THE PROBLEM
Quote, word for word, every line starting at the line that contains "How widely are" and ending with the last line of the records; include both of these lines and no others.

AVAILABLE RECORDS
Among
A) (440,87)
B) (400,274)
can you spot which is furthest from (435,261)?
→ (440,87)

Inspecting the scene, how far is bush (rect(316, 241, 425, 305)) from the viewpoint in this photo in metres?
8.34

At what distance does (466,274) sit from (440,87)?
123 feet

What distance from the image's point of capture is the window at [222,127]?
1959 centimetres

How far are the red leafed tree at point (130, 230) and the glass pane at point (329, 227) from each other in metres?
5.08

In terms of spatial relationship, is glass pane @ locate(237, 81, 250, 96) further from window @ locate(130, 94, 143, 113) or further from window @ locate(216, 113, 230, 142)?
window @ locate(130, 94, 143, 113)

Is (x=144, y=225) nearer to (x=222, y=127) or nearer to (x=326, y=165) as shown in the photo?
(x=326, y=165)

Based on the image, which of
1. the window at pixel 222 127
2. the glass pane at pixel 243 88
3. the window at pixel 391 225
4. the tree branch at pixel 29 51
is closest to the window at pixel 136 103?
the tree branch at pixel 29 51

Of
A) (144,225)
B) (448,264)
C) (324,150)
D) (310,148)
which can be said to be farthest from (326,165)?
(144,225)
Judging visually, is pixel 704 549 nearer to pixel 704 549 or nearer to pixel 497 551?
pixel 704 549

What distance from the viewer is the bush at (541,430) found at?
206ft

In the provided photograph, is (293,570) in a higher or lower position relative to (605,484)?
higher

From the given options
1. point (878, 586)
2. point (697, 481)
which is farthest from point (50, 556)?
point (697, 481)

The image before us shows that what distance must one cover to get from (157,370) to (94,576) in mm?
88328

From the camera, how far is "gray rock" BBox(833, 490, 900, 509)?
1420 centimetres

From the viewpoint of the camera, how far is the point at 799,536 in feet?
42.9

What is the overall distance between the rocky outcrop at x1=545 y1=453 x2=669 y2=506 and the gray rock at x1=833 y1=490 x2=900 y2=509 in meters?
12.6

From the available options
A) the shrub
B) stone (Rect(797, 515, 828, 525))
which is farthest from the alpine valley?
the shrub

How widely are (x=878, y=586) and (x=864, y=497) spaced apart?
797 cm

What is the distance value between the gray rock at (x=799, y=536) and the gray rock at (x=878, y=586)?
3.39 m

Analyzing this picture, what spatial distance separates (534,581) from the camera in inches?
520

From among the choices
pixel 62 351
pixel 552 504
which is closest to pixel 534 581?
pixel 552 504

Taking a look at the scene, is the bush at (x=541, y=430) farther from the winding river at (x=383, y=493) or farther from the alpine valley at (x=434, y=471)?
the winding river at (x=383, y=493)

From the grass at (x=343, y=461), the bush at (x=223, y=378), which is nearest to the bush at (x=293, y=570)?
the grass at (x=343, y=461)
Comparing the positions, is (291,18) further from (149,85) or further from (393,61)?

REPLY
How widely are (x=878, y=586) and (x=864, y=497) spaced apart?
797 cm

What is the distance value between the gray rock at (x=799, y=536) and the gray rock at (x=878, y=586)?
3.39 m

Analyzing this picture, what spatial distance separates (534,581) from the camera in inches?
520

From among the choices
pixel 62 351
pixel 552 504
which is closest to pixel 534 581?
pixel 552 504

Taking a look at the scene, is the bush at (x=541, y=430) farther from the winding river at (x=383, y=493) or farther from the alpine valley at (x=434, y=471)?
the winding river at (x=383, y=493)

From the grass at (x=343, y=461), the bush at (x=223, y=378), which is nearest to the bush at (x=293, y=570)?
the grass at (x=343, y=461)
Comparing the positions, is (291,18) further from (149,85) or further from (393,61)?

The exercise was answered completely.